Solo in seconda battuta avviava la microepopea dei fratelli – uno, l’io narrante, molto maggiore d’età – dopo gli ultimi giorni di vita della madre, fra descrizioni iperrealistiche del cancro che l’andava devastando e, nell’agile incedere del testo, flash back articolati o estemporanei, esasperate espansioni narrative o brutali compressioni, qualche volta anche effetti stranianti generati dal dislocamento dei personaggi al difuori di se stessi (il fratellino che a un certo punto sviluppa riflessioni altamente esistenziali, il tale che protesta per il ruolo umiliante che gli è stata assegnato nell’opera).
A rendere ancor meno scontato il tutto, un costante scardinamento dell’assetto diacronico, funzionale a quell’introspezione innervata di comicità (la spassosa scena della colica), umorismo (le pulsioni suicide di un amico) e satira (la fauna umana della California, le stramberie dei programmi tv, la rivista freak, la comunità dei genitori a scuola…) che costituisce la cifra di base dell’opera.
Allo stesso modo, in perfetta sintonia sia con la tecnica narrativa adottata, sia con il lavoro sulla struttura presente in questa “vera, dolorosa ed evocativa storia personale”, affiora da queste pagine una triade di temi-chiave: il velleitarismo, il senso di precarietà e la “semiperenne condizione di caos interiore” che terrebbe vivo – nelle sue stesse parole – il protagonista. Egli sente di essere il modello di una “gioventù che si trova a uno snodo”, soffocato dal “reticolo” sociale.

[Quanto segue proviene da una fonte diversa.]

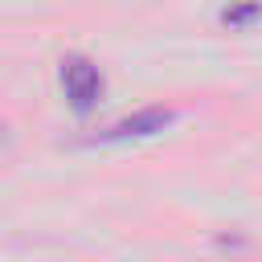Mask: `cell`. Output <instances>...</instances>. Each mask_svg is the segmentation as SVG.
<instances>
[{
	"label": "cell",
	"instance_id": "obj_1",
	"mask_svg": "<svg viewBox=\"0 0 262 262\" xmlns=\"http://www.w3.org/2000/svg\"><path fill=\"white\" fill-rule=\"evenodd\" d=\"M61 90L78 115H86L102 98V70L86 53H66L61 57Z\"/></svg>",
	"mask_w": 262,
	"mask_h": 262
},
{
	"label": "cell",
	"instance_id": "obj_3",
	"mask_svg": "<svg viewBox=\"0 0 262 262\" xmlns=\"http://www.w3.org/2000/svg\"><path fill=\"white\" fill-rule=\"evenodd\" d=\"M258 16H262L258 4H250V8H225V12H221L225 25H246V20H258Z\"/></svg>",
	"mask_w": 262,
	"mask_h": 262
},
{
	"label": "cell",
	"instance_id": "obj_2",
	"mask_svg": "<svg viewBox=\"0 0 262 262\" xmlns=\"http://www.w3.org/2000/svg\"><path fill=\"white\" fill-rule=\"evenodd\" d=\"M176 123V111L172 106H139L135 115H123L115 119L111 127H102L94 139L98 143H127V139H151L160 131H168Z\"/></svg>",
	"mask_w": 262,
	"mask_h": 262
}]
</instances>
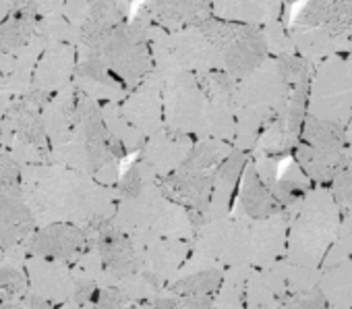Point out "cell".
I'll return each mask as SVG.
<instances>
[{"mask_svg": "<svg viewBox=\"0 0 352 309\" xmlns=\"http://www.w3.org/2000/svg\"><path fill=\"white\" fill-rule=\"evenodd\" d=\"M23 193L36 226L71 222L91 226L106 220V204L94 177L54 162L21 167Z\"/></svg>", "mask_w": 352, "mask_h": 309, "instance_id": "6da1fadb", "label": "cell"}, {"mask_svg": "<svg viewBox=\"0 0 352 309\" xmlns=\"http://www.w3.org/2000/svg\"><path fill=\"white\" fill-rule=\"evenodd\" d=\"M50 98V94L30 89L11 102L0 125V147H5L21 167L50 162L52 145L42 120V110Z\"/></svg>", "mask_w": 352, "mask_h": 309, "instance_id": "7a4b0ae2", "label": "cell"}, {"mask_svg": "<svg viewBox=\"0 0 352 309\" xmlns=\"http://www.w3.org/2000/svg\"><path fill=\"white\" fill-rule=\"evenodd\" d=\"M153 23L135 13L131 21L108 32L91 50H96L114 77L126 87H139L153 71L155 63L149 48V34Z\"/></svg>", "mask_w": 352, "mask_h": 309, "instance_id": "3957f363", "label": "cell"}, {"mask_svg": "<svg viewBox=\"0 0 352 309\" xmlns=\"http://www.w3.org/2000/svg\"><path fill=\"white\" fill-rule=\"evenodd\" d=\"M199 28L220 58V71L228 73L236 81L255 73L270 58L261 28L230 23L216 17H210Z\"/></svg>", "mask_w": 352, "mask_h": 309, "instance_id": "277c9868", "label": "cell"}, {"mask_svg": "<svg viewBox=\"0 0 352 309\" xmlns=\"http://www.w3.org/2000/svg\"><path fill=\"white\" fill-rule=\"evenodd\" d=\"M149 48L160 75L174 71H189L195 75L220 71V58L199 25L179 32H166L153 25L149 34Z\"/></svg>", "mask_w": 352, "mask_h": 309, "instance_id": "5b68a950", "label": "cell"}, {"mask_svg": "<svg viewBox=\"0 0 352 309\" xmlns=\"http://www.w3.org/2000/svg\"><path fill=\"white\" fill-rule=\"evenodd\" d=\"M311 114L346 125L352 116V58L329 56L315 65L309 96Z\"/></svg>", "mask_w": 352, "mask_h": 309, "instance_id": "8992f818", "label": "cell"}, {"mask_svg": "<svg viewBox=\"0 0 352 309\" xmlns=\"http://www.w3.org/2000/svg\"><path fill=\"white\" fill-rule=\"evenodd\" d=\"M34 226L36 222L23 193L21 164L0 147V249L25 243Z\"/></svg>", "mask_w": 352, "mask_h": 309, "instance_id": "52a82bcc", "label": "cell"}, {"mask_svg": "<svg viewBox=\"0 0 352 309\" xmlns=\"http://www.w3.org/2000/svg\"><path fill=\"white\" fill-rule=\"evenodd\" d=\"M166 122L174 131H204L206 100L197 75L189 71H174L160 75Z\"/></svg>", "mask_w": 352, "mask_h": 309, "instance_id": "ba28073f", "label": "cell"}, {"mask_svg": "<svg viewBox=\"0 0 352 309\" xmlns=\"http://www.w3.org/2000/svg\"><path fill=\"white\" fill-rule=\"evenodd\" d=\"M63 15L79 30V46L94 48L108 32L131 21V3L126 0H67Z\"/></svg>", "mask_w": 352, "mask_h": 309, "instance_id": "9c48e42d", "label": "cell"}, {"mask_svg": "<svg viewBox=\"0 0 352 309\" xmlns=\"http://www.w3.org/2000/svg\"><path fill=\"white\" fill-rule=\"evenodd\" d=\"M89 247V237L83 226L71 222H56L34 231L25 239L28 255L46 257L54 262H75Z\"/></svg>", "mask_w": 352, "mask_h": 309, "instance_id": "30bf717a", "label": "cell"}, {"mask_svg": "<svg viewBox=\"0 0 352 309\" xmlns=\"http://www.w3.org/2000/svg\"><path fill=\"white\" fill-rule=\"evenodd\" d=\"M79 63L75 71L73 85L77 87L79 94L100 102V104H118L122 102L129 94V89L114 77V73L106 67L102 56L87 48L79 46Z\"/></svg>", "mask_w": 352, "mask_h": 309, "instance_id": "8fae6325", "label": "cell"}, {"mask_svg": "<svg viewBox=\"0 0 352 309\" xmlns=\"http://www.w3.org/2000/svg\"><path fill=\"white\" fill-rule=\"evenodd\" d=\"M137 13L166 32H179L201 25L214 9L212 0H145Z\"/></svg>", "mask_w": 352, "mask_h": 309, "instance_id": "7c38bea8", "label": "cell"}, {"mask_svg": "<svg viewBox=\"0 0 352 309\" xmlns=\"http://www.w3.org/2000/svg\"><path fill=\"white\" fill-rule=\"evenodd\" d=\"M77 63H79L77 46H73V44L46 46L38 61L32 89L44 92L50 96L67 89L69 85H73Z\"/></svg>", "mask_w": 352, "mask_h": 309, "instance_id": "4fadbf2b", "label": "cell"}, {"mask_svg": "<svg viewBox=\"0 0 352 309\" xmlns=\"http://www.w3.org/2000/svg\"><path fill=\"white\" fill-rule=\"evenodd\" d=\"M129 122L143 135L160 131L162 122V77L153 71L139 87H135L120 104Z\"/></svg>", "mask_w": 352, "mask_h": 309, "instance_id": "5bb4252c", "label": "cell"}, {"mask_svg": "<svg viewBox=\"0 0 352 309\" xmlns=\"http://www.w3.org/2000/svg\"><path fill=\"white\" fill-rule=\"evenodd\" d=\"M25 272L30 278V292L46 299L48 303L73 299L75 276L69 272L67 264L28 255Z\"/></svg>", "mask_w": 352, "mask_h": 309, "instance_id": "9a60e30c", "label": "cell"}, {"mask_svg": "<svg viewBox=\"0 0 352 309\" xmlns=\"http://www.w3.org/2000/svg\"><path fill=\"white\" fill-rule=\"evenodd\" d=\"M292 25L321 28L350 44L352 0H307L292 17Z\"/></svg>", "mask_w": 352, "mask_h": 309, "instance_id": "2e32d148", "label": "cell"}, {"mask_svg": "<svg viewBox=\"0 0 352 309\" xmlns=\"http://www.w3.org/2000/svg\"><path fill=\"white\" fill-rule=\"evenodd\" d=\"M216 19L265 28L284 21V0H212Z\"/></svg>", "mask_w": 352, "mask_h": 309, "instance_id": "e0dca14e", "label": "cell"}, {"mask_svg": "<svg viewBox=\"0 0 352 309\" xmlns=\"http://www.w3.org/2000/svg\"><path fill=\"white\" fill-rule=\"evenodd\" d=\"M77 100L79 92L75 85L54 94L42 110L44 129L52 147H60L71 141L75 133V118H77Z\"/></svg>", "mask_w": 352, "mask_h": 309, "instance_id": "ac0fdd59", "label": "cell"}, {"mask_svg": "<svg viewBox=\"0 0 352 309\" xmlns=\"http://www.w3.org/2000/svg\"><path fill=\"white\" fill-rule=\"evenodd\" d=\"M193 149L189 137L183 131H157L151 135L149 143L145 145L143 151V162L153 171V173H162V171H170V169H179L185 158L189 156V151Z\"/></svg>", "mask_w": 352, "mask_h": 309, "instance_id": "d6986e66", "label": "cell"}, {"mask_svg": "<svg viewBox=\"0 0 352 309\" xmlns=\"http://www.w3.org/2000/svg\"><path fill=\"white\" fill-rule=\"evenodd\" d=\"M44 48V42L36 36L23 50L0 56V71L5 75V89L11 92L15 98L25 96L32 89L34 73Z\"/></svg>", "mask_w": 352, "mask_h": 309, "instance_id": "ffe728a7", "label": "cell"}, {"mask_svg": "<svg viewBox=\"0 0 352 309\" xmlns=\"http://www.w3.org/2000/svg\"><path fill=\"white\" fill-rule=\"evenodd\" d=\"M288 34L292 38V44L296 48V54L302 58L317 63L325 61L329 56H336L338 52H348L352 50L348 42L336 38L327 30L321 28H305V25H288Z\"/></svg>", "mask_w": 352, "mask_h": 309, "instance_id": "44dd1931", "label": "cell"}, {"mask_svg": "<svg viewBox=\"0 0 352 309\" xmlns=\"http://www.w3.org/2000/svg\"><path fill=\"white\" fill-rule=\"evenodd\" d=\"M38 13L19 0L11 15L0 25V56L23 50L38 36Z\"/></svg>", "mask_w": 352, "mask_h": 309, "instance_id": "7402d4cb", "label": "cell"}, {"mask_svg": "<svg viewBox=\"0 0 352 309\" xmlns=\"http://www.w3.org/2000/svg\"><path fill=\"white\" fill-rule=\"evenodd\" d=\"M296 158L298 164L305 169V173L317 181H333L342 171L352 167L348 149L325 151V149H315L302 141L296 145Z\"/></svg>", "mask_w": 352, "mask_h": 309, "instance_id": "603a6c76", "label": "cell"}, {"mask_svg": "<svg viewBox=\"0 0 352 309\" xmlns=\"http://www.w3.org/2000/svg\"><path fill=\"white\" fill-rule=\"evenodd\" d=\"M241 206L253 218H267V216L282 210L274 191L267 187V183L261 179V175L257 173V169L253 164L247 167V171L243 175Z\"/></svg>", "mask_w": 352, "mask_h": 309, "instance_id": "cb8c5ba5", "label": "cell"}, {"mask_svg": "<svg viewBox=\"0 0 352 309\" xmlns=\"http://www.w3.org/2000/svg\"><path fill=\"white\" fill-rule=\"evenodd\" d=\"M300 141L315 147V149L338 151V149H346L348 133H346L344 125L323 120V118H317V116L311 114V116L305 118Z\"/></svg>", "mask_w": 352, "mask_h": 309, "instance_id": "d4e9b609", "label": "cell"}, {"mask_svg": "<svg viewBox=\"0 0 352 309\" xmlns=\"http://www.w3.org/2000/svg\"><path fill=\"white\" fill-rule=\"evenodd\" d=\"M38 38L44 42V46H54V44H81V34L79 30L60 13L52 17H44L38 21Z\"/></svg>", "mask_w": 352, "mask_h": 309, "instance_id": "484cf974", "label": "cell"}, {"mask_svg": "<svg viewBox=\"0 0 352 309\" xmlns=\"http://www.w3.org/2000/svg\"><path fill=\"white\" fill-rule=\"evenodd\" d=\"M220 284V272L216 270H206L193 276H187L183 280H179L172 290L176 295H185V297H195V295H212Z\"/></svg>", "mask_w": 352, "mask_h": 309, "instance_id": "4316f807", "label": "cell"}, {"mask_svg": "<svg viewBox=\"0 0 352 309\" xmlns=\"http://www.w3.org/2000/svg\"><path fill=\"white\" fill-rule=\"evenodd\" d=\"M261 30H263V38H265V44H267V50H270L272 58L296 54V48L292 44V38H290L288 28H286L284 21L270 23V25H265Z\"/></svg>", "mask_w": 352, "mask_h": 309, "instance_id": "83f0119b", "label": "cell"}, {"mask_svg": "<svg viewBox=\"0 0 352 309\" xmlns=\"http://www.w3.org/2000/svg\"><path fill=\"white\" fill-rule=\"evenodd\" d=\"M212 295H174V297H157L149 303V309H210Z\"/></svg>", "mask_w": 352, "mask_h": 309, "instance_id": "f1b7e54d", "label": "cell"}, {"mask_svg": "<svg viewBox=\"0 0 352 309\" xmlns=\"http://www.w3.org/2000/svg\"><path fill=\"white\" fill-rule=\"evenodd\" d=\"M272 191H274V195H276L278 204L284 208V206H290V204H294V202H298V200L302 198L305 185H302V181H300V179H294V177H282V179L276 183V187H274Z\"/></svg>", "mask_w": 352, "mask_h": 309, "instance_id": "f546056e", "label": "cell"}, {"mask_svg": "<svg viewBox=\"0 0 352 309\" xmlns=\"http://www.w3.org/2000/svg\"><path fill=\"white\" fill-rule=\"evenodd\" d=\"M333 193L340 202H346L352 206V167L342 171L333 181Z\"/></svg>", "mask_w": 352, "mask_h": 309, "instance_id": "4dcf8cb0", "label": "cell"}, {"mask_svg": "<svg viewBox=\"0 0 352 309\" xmlns=\"http://www.w3.org/2000/svg\"><path fill=\"white\" fill-rule=\"evenodd\" d=\"M25 5H30L40 19L44 17H52V15H60L65 9L67 0H23Z\"/></svg>", "mask_w": 352, "mask_h": 309, "instance_id": "1f68e13d", "label": "cell"}, {"mask_svg": "<svg viewBox=\"0 0 352 309\" xmlns=\"http://www.w3.org/2000/svg\"><path fill=\"white\" fill-rule=\"evenodd\" d=\"M23 307H25V309H52V303H48L46 299H42V297L30 292V295L23 299Z\"/></svg>", "mask_w": 352, "mask_h": 309, "instance_id": "d6a6232c", "label": "cell"}, {"mask_svg": "<svg viewBox=\"0 0 352 309\" xmlns=\"http://www.w3.org/2000/svg\"><path fill=\"white\" fill-rule=\"evenodd\" d=\"M15 100V96L7 89H0V125H3L5 116H7V110L11 106V102Z\"/></svg>", "mask_w": 352, "mask_h": 309, "instance_id": "836d02e7", "label": "cell"}, {"mask_svg": "<svg viewBox=\"0 0 352 309\" xmlns=\"http://www.w3.org/2000/svg\"><path fill=\"white\" fill-rule=\"evenodd\" d=\"M15 5L17 3H13V0H0V25H3V21L11 15Z\"/></svg>", "mask_w": 352, "mask_h": 309, "instance_id": "e575fe53", "label": "cell"}, {"mask_svg": "<svg viewBox=\"0 0 352 309\" xmlns=\"http://www.w3.org/2000/svg\"><path fill=\"white\" fill-rule=\"evenodd\" d=\"M0 89H5V75H3V71H0Z\"/></svg>", "mask_w": 352, "mask_h": 309, "instance_id": "d590c367", "label": "cell"}, {"mask_svg": "<svg viewBox=\"0 0 352 309\" xmlns=\"http://www.w3.org/2000/svg\"><path fill=\"white\" fill-rule=\"evenodd\" d=\"M350 48H352V30H350Z\"/></svg>", "mask_w": 352, "mask_h": 309, "instance_id": "8d00e7d4", "label": "cell"}, {"mask_svg": "<svg viewBox=\"0 0 352 309\" xmlns=\"http://www.w3.org/2000/svg\"><path fill=\"white\" fill-rule=\"evenodd\" d=\"M126 3H135V0H126Z\"/></svg>", "mask_w": 352, "mask_h": 309, "instance_id": "74e56055", "label": "cell"}, {"mask_svg": "<svg viewBox=\"0 0 352 309\" xmlns=\"http://www.w3.org/2000/svg\"><path fill=\"white\" fill-rule=\"evenodd\" d=\"M13 3H19V0H13Z\"/></svg>", "mask_w": 352, "mask_h": 309, "instance_id": "f35d334b", "label": "cell"}]
</instances>
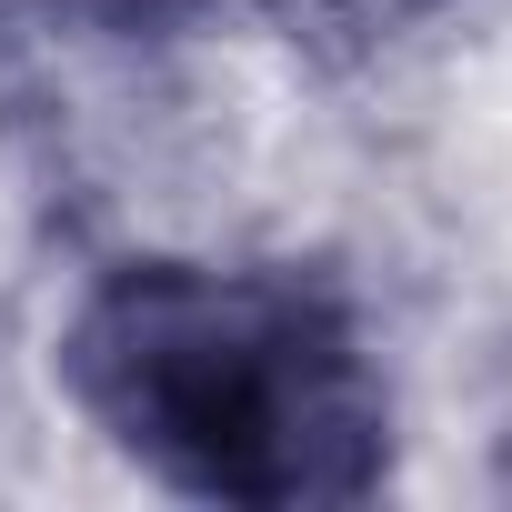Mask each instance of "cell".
I'll return each mask as SVG.
<instances>
[{
    "label": "cell",
    "instance_id": "1",
    "mask_svg": "<svg viewBox=\"0 0 512 512\" xmlns=\"http://www.w3.org/2000/svg\"><path fill=\"white\" fill-rule=\"evenodd\" d=\"M101 372L151 452L241 502H292L352 482V372L302 302L151 282L101 322Z\"/></svg>",
    "mask_w": 512,
    "mask_h": 512
}]
</instances>
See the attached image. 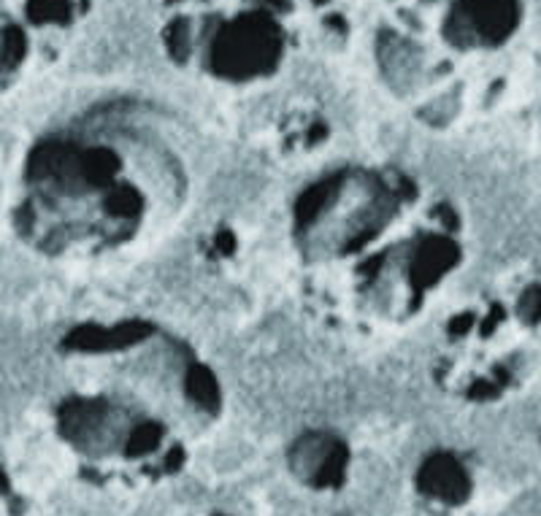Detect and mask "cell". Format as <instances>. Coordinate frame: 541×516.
I'll use <instances>...</instances> for the list:
<instances>
[{
  "instance_id": "obj_1",
  "label": "cell",
  "mask_w": 541,
  "mask_h": 516,
  "mask_svg": "<svg viewBox=\"0 0 541 516\" xmlns=\"http://www.w3.org/2000/svg\"><path fill=\"white\" fill-rule=\"evenodd\" d=\"M460 217L401 168H344L298 203L293 249L306 306L363 338L420 322L463 260Z\"/></svg>"
},
{
  "instance_id": "obj_2",
  "label": "cell",
  "mask_w": 541,
  "mask_h": 516,
  "mask_svg": "<svg viewBox=\"0 0 541 516\" xmlns=\"http://www.w3.org/2000/svg\"><path fill=\"white\" fill-rule=\"evenodd\" d=\"M92 111L28 157L19 217L49 252L82 263L122 257L166 233L187 198L184 160L133 111Z\"/></svg>"
},
{
  "instance_id": "obj_3",
  "label": "cell",
  "mask_w": 541,
  "mask_h": 516,
  "mask_svg": "<svg viewBox=\"0 0 541 516\" xmlns=\"http://www.w3.org/2000/svg\"><path fill=\"white\" fill-rule=\"evenodd\" d=\"M520 22V0H447L441 38L458 52L501 46Z\"/></svg>"
},
{
  "instance_id": "obj_4",
  "label": "cell",
  "mask_w": 541,
  "mask_h": 516,
  "mask_svg": "<svg viewBox=\"0 0 541 516\" xmlns=\"http://www.w3.org/2000/svg\"><path fill=\"white\" fill-rule=\"evenodd\" d=\"M422 487L441 500H452L458 503L468 495V479L466 471L460 468V462L450 454H436L428 465L422 468Z\"/></svg>"
},
{
  "instance_id": "obj_5",
  "label": "cell",
  "mask_w": 541,
  "mask_h": 516,
  "mask_svg": "<svg viewBox=\"0 0 541 516\" xmlns=\"http://www.w3.org/2000/svg\"><path fill=\"white\" fill-rule=\"evenodd\" d=\"M517 317L523 319L525 325H541V284H531L520 292L517 298Z\"/></svg>"
}]
</instances>
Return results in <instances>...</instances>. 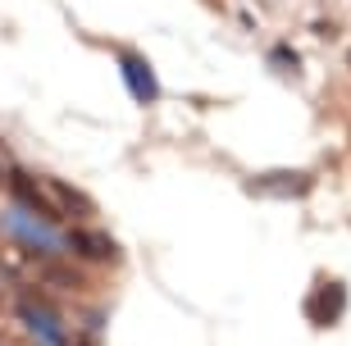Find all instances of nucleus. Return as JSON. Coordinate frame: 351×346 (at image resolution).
I'll list each match as a JSON object with an SVG mask.
<instances>
[{
    "mask_svg": "<svg viewBox=\"0 0 351 346\" xmlns=\"http://www.w3.org/2000/svg\"><path fill=\"white\" fill-rule=\"evenodd\" d=\"M342 310H347V287H342L338 278H324L306 296V319H311L315 328H333V323L342 319Z\"/></svg>",
    "mask_w": 351,
    "mask_h": 346,
    "instance_id": "nucleus-5",
    "label": "nucleus"
},
{
    "mask_svg": "<svg viewBox=\"0 0 351 346\" xmlns=\"http://www.w3.org/2000/svg\"><path fill=\"white\" fill-rule=\"evenodd\" d=\"M251 196H274V201H301L311 192V173L301 169H269V173H256L247 182Z\"/></svg>",
    "mask_w": 351,
    "mask_h": 346,
    "instance_id": "nucleus-3",
    "label": "nucleus"
},
{
    "mask_svg": "<svg viewBox=\"0 0 351 346\" xmlns=\"http://www.w3.org/2000/svg\"><path fill=\"white\" fill-rule=\"evenodd\" d=\"M119 73H123V87L137 105H156L160 101V77L151 69L142 51H119Z\"/></svg>",
    "mask_w": 351,
    "mask_h": 346,
    "instance_id": "nucleus-2",
    "label": "nucleus"
},
{
    "mask_svg": "<svg viewBox=\"0 0 351 346\" xmlns=\"http://www.w3.org/2000/svg\"><path fill=\"white\" fill-rule=\"evenodd\" d=\"M274 64L287 69V73H297V51H292V46H274V51H269V69Z\"/></svg>",
    "mask_w": 351,
    "mask_h": 346,
    "instance_id": "nucleus-9",
    "label": "nucleus"
},
{
    "mask_svg": "<svg viewBox=\"0 0 351 346\" xmlns=\"http://www.w3.org/2000/svg\"><path fill=\"white\" fill-rule=\"evenodd\" d=\"M51 192L64 196V201H60V214H87V210H91V201L82 192H73L69 182H51Z\"/></svg>",
    "mask_w": 351,
    "mask_h": 346,
    "instance_id": "nucleus-8",
    "label": "nucleus"
},
{
    "mask_svg": "<svg viewBox=\"0 0 351 346\" xmlns=\"http://www.w3.org/2000/svg\"><path fill=\"white\" fill-rule=\"evenodd\" d=\"M10 192H14V206L27 210V214L46 219V223H51V219H60V206H55V201H46V187H41L27 169H19V164L10 169Z\"/></svg>",
    "mask_w": 351,
    "mask_h": 346,
    "instance_id": "nucleus-6",
    "label": "nucleus"
},
{
    "mask_svg": "<svg viewBox=\"0 0 351 346\" xmlns=\"http://www.w3.org/2000/svg\"><path fill=\"white\" fill-rule=\"evenodd\" d=\"M0 182H5V169H0Z\"/></svg>",
    "mask_w": 351,
    "mask_h": 346,
    "instance_id": "nucleus-10",
    "label": "nucleus"
},
{
    "mask_svg": "<svg viewBox=\"0 0 351 346\" xmlns=\"http://www.w3.org/2000/svg\"><path fill=\"white\" fill-rule=\"evenodd\" d=\"M19 323L37 337V346H69V333H64V323H60V314L51 306H41V301H19Z\"/></svg>",
    "mask_w": 351,
    "mask_h": 346,
    "instance_id": "nucleus-4",
    "label": "nucleus"
},
{
    "mask_svg": "<svg viewBox=\"0 0 351 346\" xmlns=\"http://www.w3.org/2000/svg\"><path fill=\"white\" fill-rule=\"evenodd\" d=\"M5 232H10L19 246H27L32 256H60V251H69V237H60L46 219L27 214V210H19V206L5 210Z\"/></svg>",
    "mask_w": 351,
    "mask_h": 346,
    "instance_id": "nucleus-1",
    "label": "nucleus"
},
{
    "mask_svg": "<svg viewBox=\"0 0 351 346\" xmlns=\"http://www.w3.org/2000/svg\"><path fill=\"white\" fill-rule=\"evenodd\" d=\"M69 251H78V256L96 260V264H110L119 256V246L105 237V232H91V228H73L69 232Z\"/></svg>",
    "mask_w": 351,
    "mask_h": 346,
    "instance_id": "nucleus-7",
    "label": "nucleus"
}]
</instances>
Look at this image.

E se nella prima sezione aveva trionfalmente concepito se stesso e l’amato fratellino Toph come una coppia di giovani eroi “tragici, insoliti e vivi” che, persi entrambi i genitori in un solo mese, venivano trascinati verso il mondo da un senso di onnipotenza, con l’arrivo delle responsabilità eccoli dibattersi sotto il peso della vita. Vogliamo credere che Italo Calvino elogerebbe questa aerea dialettica peso-leggerezza. Come pure la surreale descrizione eggersiana di San Francisco città senza “nessuna logica, costruita di pongo e bastoncini, Vinavil e carta colorata. Sembra opera di fate, di elfi, di bimbi felici con una scatola di pastelli nuovi”.